— Start Given records —

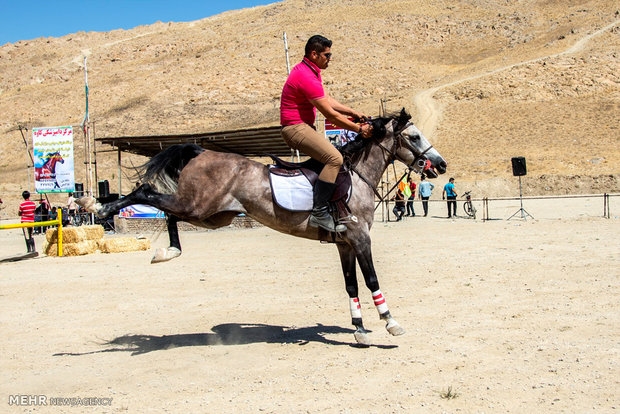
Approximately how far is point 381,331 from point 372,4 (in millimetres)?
125683

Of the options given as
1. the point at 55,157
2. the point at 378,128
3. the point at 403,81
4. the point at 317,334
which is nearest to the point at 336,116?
the point at 378,128

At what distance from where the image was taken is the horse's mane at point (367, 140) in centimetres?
838

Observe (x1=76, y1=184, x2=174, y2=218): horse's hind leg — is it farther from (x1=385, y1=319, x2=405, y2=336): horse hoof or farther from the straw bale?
the straw bale

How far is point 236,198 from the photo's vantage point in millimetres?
7746

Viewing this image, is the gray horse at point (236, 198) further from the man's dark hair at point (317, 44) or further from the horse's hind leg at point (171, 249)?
the man's dark hair at point (317, 44)

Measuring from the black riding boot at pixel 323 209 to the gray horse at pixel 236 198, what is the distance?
0.34 feet

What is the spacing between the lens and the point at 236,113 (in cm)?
7794

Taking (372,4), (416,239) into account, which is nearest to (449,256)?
(416,239)

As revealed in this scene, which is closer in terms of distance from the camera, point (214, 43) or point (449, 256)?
point (449, 256)

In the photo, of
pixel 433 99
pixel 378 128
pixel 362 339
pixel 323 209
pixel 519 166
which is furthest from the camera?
pixel 433 99

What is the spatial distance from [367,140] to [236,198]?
2.07 meters

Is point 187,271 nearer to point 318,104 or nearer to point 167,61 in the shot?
point 318,104

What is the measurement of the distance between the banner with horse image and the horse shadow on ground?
1985 cm

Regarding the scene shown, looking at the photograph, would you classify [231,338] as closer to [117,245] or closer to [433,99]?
[117,245]
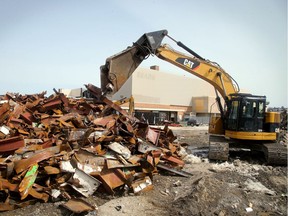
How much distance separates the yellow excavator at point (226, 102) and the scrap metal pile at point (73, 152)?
4.21 feet

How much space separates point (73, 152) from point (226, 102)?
6.89 metres

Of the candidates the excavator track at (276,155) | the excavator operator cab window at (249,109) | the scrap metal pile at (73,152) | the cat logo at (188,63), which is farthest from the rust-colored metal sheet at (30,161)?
the excavator track at (276,155)

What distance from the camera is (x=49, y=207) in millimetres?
5047

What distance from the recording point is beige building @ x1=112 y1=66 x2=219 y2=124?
1516 inches

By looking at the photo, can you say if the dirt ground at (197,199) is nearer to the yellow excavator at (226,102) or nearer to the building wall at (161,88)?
the yellow excavator at (226,102)

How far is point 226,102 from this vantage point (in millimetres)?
10883

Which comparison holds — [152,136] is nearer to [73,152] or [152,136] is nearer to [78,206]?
[73,152]

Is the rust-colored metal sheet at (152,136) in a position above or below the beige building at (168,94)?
below

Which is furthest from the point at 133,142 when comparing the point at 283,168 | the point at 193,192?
the point at 283,168

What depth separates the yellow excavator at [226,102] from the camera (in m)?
8.70

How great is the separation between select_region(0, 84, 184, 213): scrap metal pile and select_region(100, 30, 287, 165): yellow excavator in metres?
1.28

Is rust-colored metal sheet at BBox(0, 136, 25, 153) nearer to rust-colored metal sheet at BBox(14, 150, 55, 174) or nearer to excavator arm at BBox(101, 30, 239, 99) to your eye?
rust-colored metal sheet at BBox(14, 150, 55, 174)

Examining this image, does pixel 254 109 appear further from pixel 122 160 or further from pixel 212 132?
pixel 122 160

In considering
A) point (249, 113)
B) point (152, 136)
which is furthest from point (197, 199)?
point (249, 113)
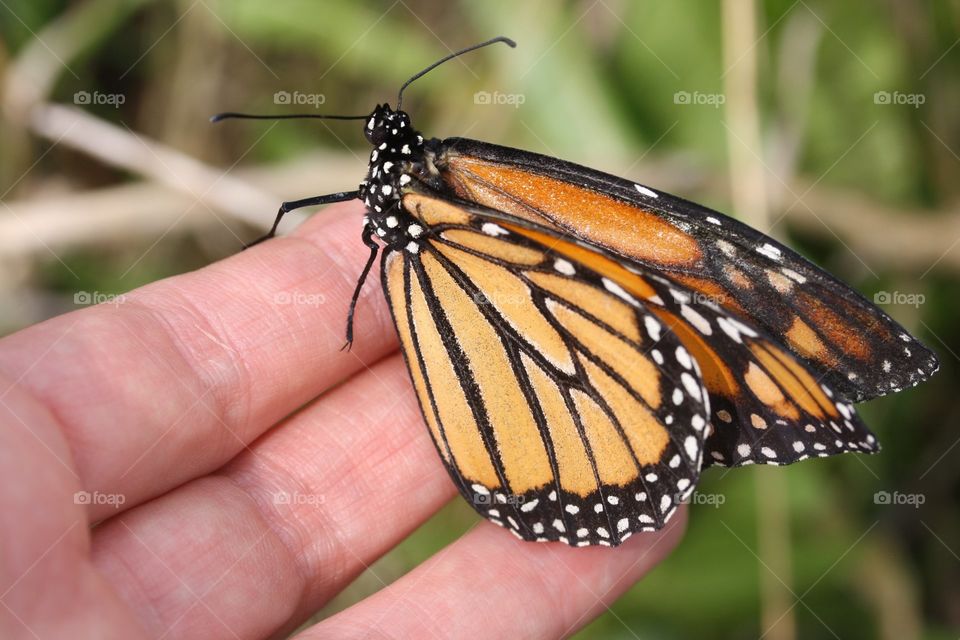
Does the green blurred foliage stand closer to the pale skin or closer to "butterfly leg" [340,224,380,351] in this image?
the pale skin

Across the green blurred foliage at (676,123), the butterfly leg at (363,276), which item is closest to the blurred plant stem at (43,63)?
the green blurred foliage at (676,123)

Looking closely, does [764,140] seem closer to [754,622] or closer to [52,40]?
[754,622]

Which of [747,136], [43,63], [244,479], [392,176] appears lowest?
[244,479]

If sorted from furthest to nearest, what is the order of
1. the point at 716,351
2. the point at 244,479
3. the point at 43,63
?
the point at 43,63
the point at 244,479
the point at 716,351

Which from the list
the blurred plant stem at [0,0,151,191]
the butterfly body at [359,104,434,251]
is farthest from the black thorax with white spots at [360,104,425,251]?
the blurred plant stem at [0,0,151,191]

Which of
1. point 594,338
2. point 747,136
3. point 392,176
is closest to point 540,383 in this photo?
point 594,338

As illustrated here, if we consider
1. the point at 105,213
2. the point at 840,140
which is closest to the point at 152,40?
the point at 105,213

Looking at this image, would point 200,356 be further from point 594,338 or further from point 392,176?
point 594,338
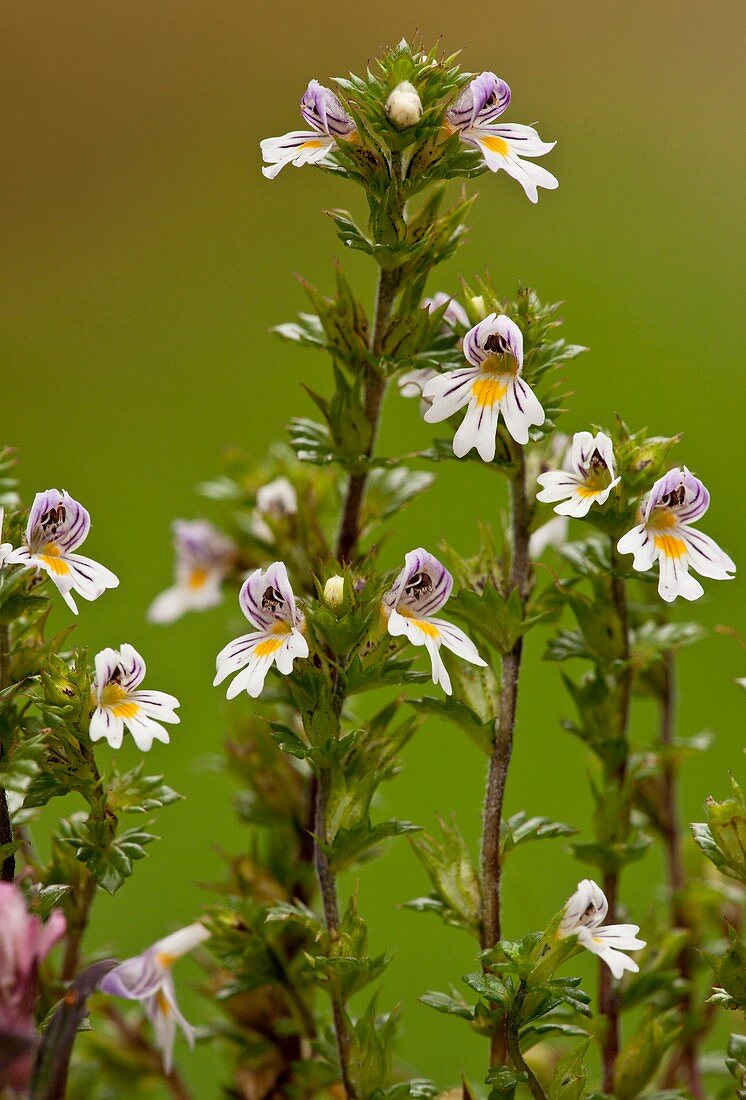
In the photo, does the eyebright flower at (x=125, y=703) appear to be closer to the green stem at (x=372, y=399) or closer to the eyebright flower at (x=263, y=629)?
the eyebright flower at (x=263, y=629)

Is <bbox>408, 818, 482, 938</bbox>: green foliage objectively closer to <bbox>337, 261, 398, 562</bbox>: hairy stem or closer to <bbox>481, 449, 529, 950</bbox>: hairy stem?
<bbox>481, 449, 529, 950</bbox>: hairy stem

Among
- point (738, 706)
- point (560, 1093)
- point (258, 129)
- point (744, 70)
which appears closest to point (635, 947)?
point (560, 1093)

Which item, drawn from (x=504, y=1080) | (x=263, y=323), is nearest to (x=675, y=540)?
(x=504, y=1080)

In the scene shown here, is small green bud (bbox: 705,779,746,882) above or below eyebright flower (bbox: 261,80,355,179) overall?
below

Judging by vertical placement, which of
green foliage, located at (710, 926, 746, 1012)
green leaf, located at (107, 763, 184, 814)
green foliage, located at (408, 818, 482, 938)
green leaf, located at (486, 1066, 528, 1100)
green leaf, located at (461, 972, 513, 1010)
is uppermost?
green leaf, located at (107, 763, 184, 814)

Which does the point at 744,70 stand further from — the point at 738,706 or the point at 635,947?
the point at 635,947

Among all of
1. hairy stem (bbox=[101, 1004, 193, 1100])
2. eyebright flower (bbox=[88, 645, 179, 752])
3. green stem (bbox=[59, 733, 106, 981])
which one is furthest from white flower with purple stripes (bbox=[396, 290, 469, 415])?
hairy stem (bbox=[101, 1004, 193, 1100])
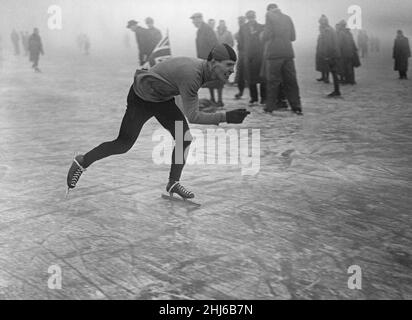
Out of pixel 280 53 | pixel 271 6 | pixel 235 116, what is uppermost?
pixel 271 6

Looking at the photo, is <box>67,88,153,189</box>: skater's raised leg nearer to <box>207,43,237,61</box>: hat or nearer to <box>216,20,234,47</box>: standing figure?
<box>207,43,237,61</box>: hat

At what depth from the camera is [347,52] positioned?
15.7 metres

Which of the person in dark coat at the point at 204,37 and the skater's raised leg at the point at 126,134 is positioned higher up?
the person in dark coat at the point at 204,37

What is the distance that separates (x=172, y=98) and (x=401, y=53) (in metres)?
16.5

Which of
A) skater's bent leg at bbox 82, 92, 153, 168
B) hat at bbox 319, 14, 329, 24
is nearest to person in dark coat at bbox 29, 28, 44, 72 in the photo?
hat at bbox 319, 14, 329, 24

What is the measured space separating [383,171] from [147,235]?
9.77ft

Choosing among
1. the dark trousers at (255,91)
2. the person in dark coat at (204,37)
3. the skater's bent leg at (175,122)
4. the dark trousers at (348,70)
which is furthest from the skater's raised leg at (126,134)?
the dark trousers at (348,70)

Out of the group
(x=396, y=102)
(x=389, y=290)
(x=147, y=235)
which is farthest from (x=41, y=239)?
(x=396, y=102)

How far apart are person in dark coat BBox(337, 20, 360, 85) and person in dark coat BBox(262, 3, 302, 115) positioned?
21.3 ft

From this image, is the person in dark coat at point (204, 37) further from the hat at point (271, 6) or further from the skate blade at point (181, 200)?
the skate blade at point (181, 200)

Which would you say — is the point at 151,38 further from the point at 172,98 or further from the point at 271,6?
the point at 172,98

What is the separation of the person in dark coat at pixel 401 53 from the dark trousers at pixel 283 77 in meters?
10.5

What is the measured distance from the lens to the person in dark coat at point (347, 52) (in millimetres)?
15688

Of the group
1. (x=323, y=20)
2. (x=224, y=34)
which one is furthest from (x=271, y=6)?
(x=224, y=34)
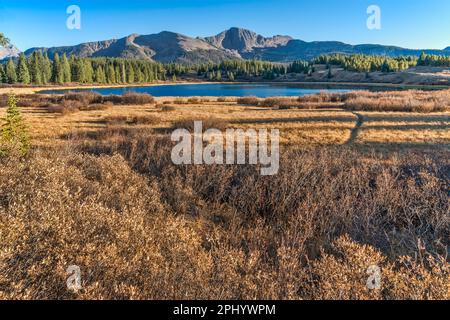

— End Given records —

## [Requirements]
How many lines of the records contain the word "furthest"? Reply with the number alone.

## [Answer below]
7